語りつくされることのなかった僕たちのいのち

めぐり会うこともなかった僕たちの生よ

美しかったひとよ・・・・・・・(中断)

カレッジライトハウス英和辞典(研究社)購入。いい辞書だ。紙に顔を押し当てて香りを懐かしんだ。

2月5日(金)

 吉祥寺三角堂にて文芸春秋編「なんだか・おかしな・人たち」(文春文庫)。高橋義孝「実説 百間記」(もんがまえに月はJISになし)、中村光夫「狂気の文学者永井荷風」、金子光晴・山之口貘・草野心平「貧乏詩人大座談会」、今日出「飲む打つ買うの天才・青山二郎」他諸々。どうです、面白そうでしょ?最近文春文化に目覚めたよ。とうちゃんは長いこと岩波文化のひとだったからね。この手の本は古本屋でもいろいろと出てる。ま、ぼちぼち読むのだ。

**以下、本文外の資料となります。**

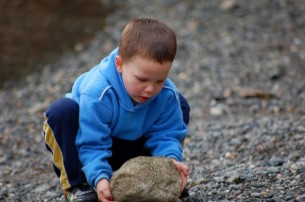 kid picking up big rock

 「雪国」のモデルの方が亡くなったって、新聞に出てました。私どもの予備校で教えている川端康成の研究家のH先生を想い出しました。

2月6日(

 若い社員U君ののお父様が亡くなられ、告別式に参列。環八を南下して井の頭通りと合流したところで東に左折。約50分の自転車旅行でようやく永福町駅近くのお寺についた。寒くはあるが快晴で雲一つない冬の日のお葬式であった。これだけで僕の今日は終わったのだと思う。若くして、精力的に働いてきたお父さんをなくした息子の悲しみを想った。ご冥福をお祈りします。さて、そこから井の頭通りを西に約35分ひたすらこいで会社に到着。少し残務を片づけて再び30分の後自宅に。というわけで都下冬の大三角形のサイクリングであった。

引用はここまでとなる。